Student recounts Hurricane Irma

photo test image photo courtesy etc
Danielle Ignacio-Pacunayen, left, is awarded a $1,500 scholarship in August by Century 21 real estate agent Karen Bourdeau on behalf of the Yellowknife Chamber of Commerce. The University of Calgary business student is set to graduate with a Bachelor of Commerce this year. Photo courtesy of Yellowknife Chamber of Commerce

Danielle Ignacio-Pacunayen planned to cap off her summer with a sun-drenched vacation in Miami, where her boyfriend goes to university.

Instead, she and Joseph Anid spent more than three days holed up in his parent's house in Odessa, Fla., near Tampa, with no electricity or running water.

The Yellowknife resident had just arrived in Miami when media began reporting that a category 5 hurricane – one of the strongest storms ever recorded off the Atlantic Ocean – was barreling toward Florida.

“My boyfriend's family were really, really nervous about the storm,” said Ignacio-Pacunayen in an interview Wednesday, before boarding a flight back to Calgary, where she goes to university.

In an attempt to avoid the hurricane's projected path, the young couple fled to the Tampa Bay area on Friday, where her boyfriend's family, lives. Three days later, an updated forecast showed the storm heading on a more westerly track – which would take it right over Tampa instead.

It's a five-hour drive from Miami to Tampa, and gas stations along the way were clogged with people fleeing the storm. Drivers were agitated, yelling and honking at each other, fighting for fuel.

“A lot of gas stations where actually running out of gas,” she said. “So that was pretty terrifying.”

Hurricane Irma had weakened somewhat to a category 1 storm by the time it reached Tampa on Saturday. It was raining, but winds, said Ignacio-Pacunayen, were comparable to “a pretty windy day” in Yellowknife.

The storm was, however, strong enough to knock out power at the Anid house Saturday night. When Ignacio-Pacunayen spoke with Yellowknifer four days later, electricity had yet to return to the family's neighbourhood.

For four days, Ignacio-Pacunayen and the Anid family hunkered down, playing board games and eating snacks under dim candle light to pass the time.

“It was really hot, obviously, because when the power goes out, there's no air conditioning,” said the University of Calgary student.
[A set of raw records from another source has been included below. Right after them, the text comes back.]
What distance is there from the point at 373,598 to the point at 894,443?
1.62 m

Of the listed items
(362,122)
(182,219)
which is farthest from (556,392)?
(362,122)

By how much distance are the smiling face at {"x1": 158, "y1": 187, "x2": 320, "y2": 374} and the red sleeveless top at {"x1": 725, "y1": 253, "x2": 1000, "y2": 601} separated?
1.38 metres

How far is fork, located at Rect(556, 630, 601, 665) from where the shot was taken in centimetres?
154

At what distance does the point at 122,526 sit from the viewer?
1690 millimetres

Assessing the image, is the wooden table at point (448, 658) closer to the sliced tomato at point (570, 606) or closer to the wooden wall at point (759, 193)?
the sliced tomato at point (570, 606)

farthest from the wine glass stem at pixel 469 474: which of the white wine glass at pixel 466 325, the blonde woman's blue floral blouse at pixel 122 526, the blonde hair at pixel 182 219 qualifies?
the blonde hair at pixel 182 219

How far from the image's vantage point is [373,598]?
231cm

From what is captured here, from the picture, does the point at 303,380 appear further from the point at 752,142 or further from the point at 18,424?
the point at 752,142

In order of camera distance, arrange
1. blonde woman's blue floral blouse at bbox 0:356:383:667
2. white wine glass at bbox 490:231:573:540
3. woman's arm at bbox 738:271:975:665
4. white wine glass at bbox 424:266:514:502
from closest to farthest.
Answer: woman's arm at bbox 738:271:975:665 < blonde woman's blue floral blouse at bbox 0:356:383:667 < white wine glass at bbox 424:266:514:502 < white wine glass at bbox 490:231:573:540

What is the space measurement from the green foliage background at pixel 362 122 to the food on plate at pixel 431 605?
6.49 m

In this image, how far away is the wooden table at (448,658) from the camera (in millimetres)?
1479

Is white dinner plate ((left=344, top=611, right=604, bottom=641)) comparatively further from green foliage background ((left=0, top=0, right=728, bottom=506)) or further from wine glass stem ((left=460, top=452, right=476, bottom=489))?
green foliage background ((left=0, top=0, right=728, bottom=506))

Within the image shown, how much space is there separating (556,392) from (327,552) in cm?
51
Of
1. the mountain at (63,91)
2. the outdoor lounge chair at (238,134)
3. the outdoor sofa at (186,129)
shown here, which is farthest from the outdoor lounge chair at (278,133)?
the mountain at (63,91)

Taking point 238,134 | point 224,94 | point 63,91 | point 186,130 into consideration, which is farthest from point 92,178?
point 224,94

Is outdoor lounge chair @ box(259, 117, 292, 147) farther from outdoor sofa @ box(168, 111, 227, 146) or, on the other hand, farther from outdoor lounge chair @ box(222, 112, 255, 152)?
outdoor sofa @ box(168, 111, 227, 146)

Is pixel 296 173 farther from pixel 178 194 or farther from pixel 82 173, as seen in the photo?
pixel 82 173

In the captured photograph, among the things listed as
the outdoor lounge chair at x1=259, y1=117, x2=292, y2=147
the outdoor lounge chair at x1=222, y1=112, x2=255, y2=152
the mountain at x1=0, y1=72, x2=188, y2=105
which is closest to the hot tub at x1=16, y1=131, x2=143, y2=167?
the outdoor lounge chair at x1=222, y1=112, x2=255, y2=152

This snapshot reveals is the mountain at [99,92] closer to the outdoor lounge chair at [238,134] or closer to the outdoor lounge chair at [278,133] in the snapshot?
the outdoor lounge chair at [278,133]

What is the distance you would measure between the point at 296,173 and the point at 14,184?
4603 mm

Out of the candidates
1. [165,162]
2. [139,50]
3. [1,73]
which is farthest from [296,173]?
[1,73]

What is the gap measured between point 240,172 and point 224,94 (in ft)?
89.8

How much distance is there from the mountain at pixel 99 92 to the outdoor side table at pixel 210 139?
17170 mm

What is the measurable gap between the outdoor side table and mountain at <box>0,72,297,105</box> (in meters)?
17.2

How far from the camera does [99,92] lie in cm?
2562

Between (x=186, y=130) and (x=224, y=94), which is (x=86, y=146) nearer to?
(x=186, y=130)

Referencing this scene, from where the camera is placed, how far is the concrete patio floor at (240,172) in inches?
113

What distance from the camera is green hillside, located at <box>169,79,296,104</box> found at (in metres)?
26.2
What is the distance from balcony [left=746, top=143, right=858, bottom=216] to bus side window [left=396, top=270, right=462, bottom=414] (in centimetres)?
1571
There was no water either, as the house relies on electricity to pump it from a nearby well.

“We (had) filled the bathtub so we could flush the toilet. It was not enjoyable at all,” she said. “I needed to wash my hair so I had to stick my head in a bathtub of cold, old bathwater and it was really gross ...
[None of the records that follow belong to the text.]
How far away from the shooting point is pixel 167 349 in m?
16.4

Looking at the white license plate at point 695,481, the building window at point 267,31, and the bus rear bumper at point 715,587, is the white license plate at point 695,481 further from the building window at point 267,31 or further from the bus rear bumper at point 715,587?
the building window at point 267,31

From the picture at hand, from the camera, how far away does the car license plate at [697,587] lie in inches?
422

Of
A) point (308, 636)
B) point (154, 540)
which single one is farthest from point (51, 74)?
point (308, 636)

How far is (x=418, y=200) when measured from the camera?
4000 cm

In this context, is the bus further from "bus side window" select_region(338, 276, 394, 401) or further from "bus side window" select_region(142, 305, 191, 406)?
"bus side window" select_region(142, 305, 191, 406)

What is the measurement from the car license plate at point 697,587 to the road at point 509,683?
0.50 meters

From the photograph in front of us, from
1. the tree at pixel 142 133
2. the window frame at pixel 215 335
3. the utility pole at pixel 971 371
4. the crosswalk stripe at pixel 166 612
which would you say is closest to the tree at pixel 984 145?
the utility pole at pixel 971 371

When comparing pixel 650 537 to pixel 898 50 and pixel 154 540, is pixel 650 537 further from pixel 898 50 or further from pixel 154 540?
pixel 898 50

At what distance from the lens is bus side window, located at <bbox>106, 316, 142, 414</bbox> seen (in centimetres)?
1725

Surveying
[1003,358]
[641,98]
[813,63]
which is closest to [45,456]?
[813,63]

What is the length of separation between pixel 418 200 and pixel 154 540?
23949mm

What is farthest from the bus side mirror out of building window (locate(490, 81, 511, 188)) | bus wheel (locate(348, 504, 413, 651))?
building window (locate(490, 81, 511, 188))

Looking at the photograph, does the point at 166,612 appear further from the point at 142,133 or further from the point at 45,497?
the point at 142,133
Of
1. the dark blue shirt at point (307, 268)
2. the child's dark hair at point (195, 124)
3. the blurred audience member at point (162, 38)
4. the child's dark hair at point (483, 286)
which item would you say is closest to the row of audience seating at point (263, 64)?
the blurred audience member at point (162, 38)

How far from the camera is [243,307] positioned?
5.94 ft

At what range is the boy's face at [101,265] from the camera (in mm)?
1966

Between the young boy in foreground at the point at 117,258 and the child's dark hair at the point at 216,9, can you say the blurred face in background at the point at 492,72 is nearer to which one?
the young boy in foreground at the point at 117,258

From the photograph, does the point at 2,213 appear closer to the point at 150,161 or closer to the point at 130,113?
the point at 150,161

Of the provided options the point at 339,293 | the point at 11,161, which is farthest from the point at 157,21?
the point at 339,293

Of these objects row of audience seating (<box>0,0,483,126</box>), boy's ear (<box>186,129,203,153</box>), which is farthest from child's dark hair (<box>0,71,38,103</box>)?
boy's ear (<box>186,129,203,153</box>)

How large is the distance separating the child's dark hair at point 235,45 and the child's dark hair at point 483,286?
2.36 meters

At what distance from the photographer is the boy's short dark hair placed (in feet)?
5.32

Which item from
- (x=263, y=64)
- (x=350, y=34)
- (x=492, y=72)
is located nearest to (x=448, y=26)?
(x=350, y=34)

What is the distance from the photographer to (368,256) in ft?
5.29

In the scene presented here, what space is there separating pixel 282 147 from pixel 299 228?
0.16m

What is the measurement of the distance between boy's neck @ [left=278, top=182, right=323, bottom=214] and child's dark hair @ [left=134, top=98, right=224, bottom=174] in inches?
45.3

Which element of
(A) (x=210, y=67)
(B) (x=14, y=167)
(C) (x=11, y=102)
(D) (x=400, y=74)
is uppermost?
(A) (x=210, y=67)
You take a lot for granted when you have power.”

Back home in Yellowknife, Ignacio-Pacunayen said her mother was panicking.
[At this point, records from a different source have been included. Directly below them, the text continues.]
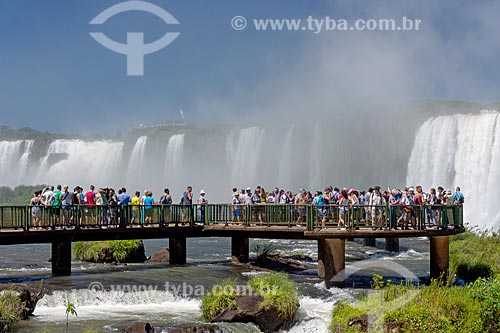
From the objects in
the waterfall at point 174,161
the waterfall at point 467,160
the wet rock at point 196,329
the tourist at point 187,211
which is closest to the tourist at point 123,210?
the tourist at point 187,211

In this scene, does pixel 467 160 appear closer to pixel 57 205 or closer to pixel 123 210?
pixel 123 210

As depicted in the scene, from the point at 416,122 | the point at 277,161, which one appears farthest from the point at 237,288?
the point at 277,161

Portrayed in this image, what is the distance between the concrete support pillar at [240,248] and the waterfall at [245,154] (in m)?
41.8

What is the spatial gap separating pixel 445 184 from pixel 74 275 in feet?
110

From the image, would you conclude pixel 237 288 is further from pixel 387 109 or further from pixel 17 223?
pixel 387 109

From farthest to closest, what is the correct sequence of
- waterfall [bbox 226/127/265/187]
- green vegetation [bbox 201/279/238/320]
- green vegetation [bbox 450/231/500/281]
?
waterfall [bbox 226/127/265/187] → green vegetation [bbox 450/231/500/281] → green vegetation [bbox 201/279/238/320]

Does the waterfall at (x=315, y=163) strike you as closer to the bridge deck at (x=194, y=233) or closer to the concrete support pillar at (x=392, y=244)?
the concrete support pillar at (x=392, y=244)

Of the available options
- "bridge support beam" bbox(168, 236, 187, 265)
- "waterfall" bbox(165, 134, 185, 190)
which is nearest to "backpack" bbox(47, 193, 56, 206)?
"bridge support beam" bbox(168, 236, 187, 265)

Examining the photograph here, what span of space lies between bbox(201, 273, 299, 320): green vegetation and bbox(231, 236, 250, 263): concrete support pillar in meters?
8.85

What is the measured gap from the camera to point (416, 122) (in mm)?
Result: 62500

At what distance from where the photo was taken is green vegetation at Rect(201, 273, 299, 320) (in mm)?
18047

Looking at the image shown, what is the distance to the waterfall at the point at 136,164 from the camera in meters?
81.4

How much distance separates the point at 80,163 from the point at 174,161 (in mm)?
15254

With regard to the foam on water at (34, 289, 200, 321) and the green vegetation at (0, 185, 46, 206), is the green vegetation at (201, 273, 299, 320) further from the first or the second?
the green vegetation at (0, 185, 46, 206)
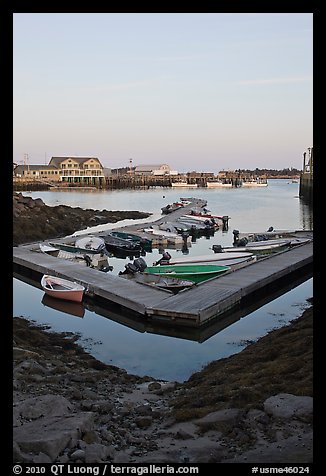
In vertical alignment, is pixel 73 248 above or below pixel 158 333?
above

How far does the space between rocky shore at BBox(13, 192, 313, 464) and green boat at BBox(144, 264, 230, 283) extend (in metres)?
7.57

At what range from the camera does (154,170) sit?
16025cm

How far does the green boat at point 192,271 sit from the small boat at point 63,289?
125 inches

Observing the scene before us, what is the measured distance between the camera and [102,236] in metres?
30.0

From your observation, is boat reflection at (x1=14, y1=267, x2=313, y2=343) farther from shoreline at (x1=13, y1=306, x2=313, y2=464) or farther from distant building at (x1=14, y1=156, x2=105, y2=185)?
distant building at (x1=14, y1=156, x2=105, y2=185)

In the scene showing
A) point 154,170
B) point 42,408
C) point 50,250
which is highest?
point 154,170

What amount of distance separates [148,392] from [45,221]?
27789 millimetres

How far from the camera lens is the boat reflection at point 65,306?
53.0 ft

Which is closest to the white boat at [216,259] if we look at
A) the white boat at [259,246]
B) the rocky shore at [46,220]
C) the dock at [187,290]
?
the dock at [187,290]

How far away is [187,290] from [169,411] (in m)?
8.37

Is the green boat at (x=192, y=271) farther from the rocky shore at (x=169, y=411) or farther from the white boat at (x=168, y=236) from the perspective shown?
the white boat at (x=168, y=236)

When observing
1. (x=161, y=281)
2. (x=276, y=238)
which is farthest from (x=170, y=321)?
(x=276, y=238)

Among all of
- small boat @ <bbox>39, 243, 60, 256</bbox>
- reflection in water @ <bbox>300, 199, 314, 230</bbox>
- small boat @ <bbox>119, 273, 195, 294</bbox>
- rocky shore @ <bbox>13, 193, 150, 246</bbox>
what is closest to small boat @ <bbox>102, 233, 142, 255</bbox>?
small boat @ <bbox>39, 243, 60, 256</bbox>

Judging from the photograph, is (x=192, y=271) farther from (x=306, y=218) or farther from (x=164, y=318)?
(x=306, y=218)
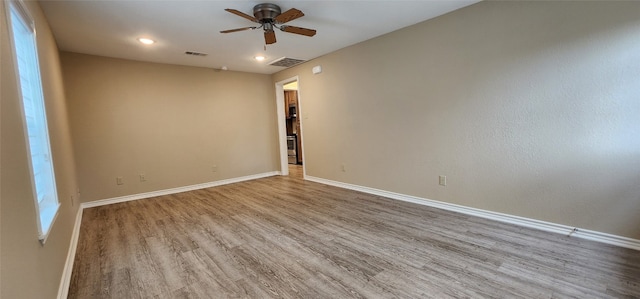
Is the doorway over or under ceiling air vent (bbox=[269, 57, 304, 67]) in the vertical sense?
under

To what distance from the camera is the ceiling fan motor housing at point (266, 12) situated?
2.58m

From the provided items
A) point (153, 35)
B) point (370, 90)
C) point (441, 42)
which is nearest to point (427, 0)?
point (441, 42)

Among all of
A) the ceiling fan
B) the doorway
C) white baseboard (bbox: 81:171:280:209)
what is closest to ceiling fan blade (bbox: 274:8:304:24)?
the ceiling fan

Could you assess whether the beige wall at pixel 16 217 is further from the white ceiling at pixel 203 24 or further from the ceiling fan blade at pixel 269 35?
the ceiling fan blade at pixel 269 35

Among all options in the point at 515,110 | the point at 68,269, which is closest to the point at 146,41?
the point at 68,269

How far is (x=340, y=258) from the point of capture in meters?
2.15

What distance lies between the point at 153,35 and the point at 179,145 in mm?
2110

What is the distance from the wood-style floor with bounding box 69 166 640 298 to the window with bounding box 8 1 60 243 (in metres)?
0.63

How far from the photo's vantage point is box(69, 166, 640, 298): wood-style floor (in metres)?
1.74

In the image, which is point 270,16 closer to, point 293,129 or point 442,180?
point 442,180

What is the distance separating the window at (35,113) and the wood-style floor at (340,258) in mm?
629

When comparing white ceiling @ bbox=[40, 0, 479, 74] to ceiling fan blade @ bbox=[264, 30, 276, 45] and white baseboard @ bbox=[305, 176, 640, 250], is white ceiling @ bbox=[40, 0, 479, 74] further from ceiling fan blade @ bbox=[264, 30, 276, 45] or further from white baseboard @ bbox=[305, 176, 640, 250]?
white baseboard @ bbox=[305, 176, 640, 250]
“Oh my goodness my mom was so nervous,” said the 22-year-old. “When we found out about the hurricane, my mom was like, 'You need to get out, you need to book a flight now' … I didn't really want to end my vacation early and I was kind of being stubborn about it.”

Apart from losing power, Ignacio-Pacunayen and her boyfriend's family survived the storm unscathed. There were downed trees and some flooding in Odessa, but the house stood up against the storm.

Stranded in Florida, Ignacio-Pacunayen missed her first two days of school at the University of Calgary.

“Before the storm, it was kind of terrifying,” she said of anticipating Irma's arrival in the U.S., which sparked a mass exodus of Floridians north. “It was definitely an interesting experience.”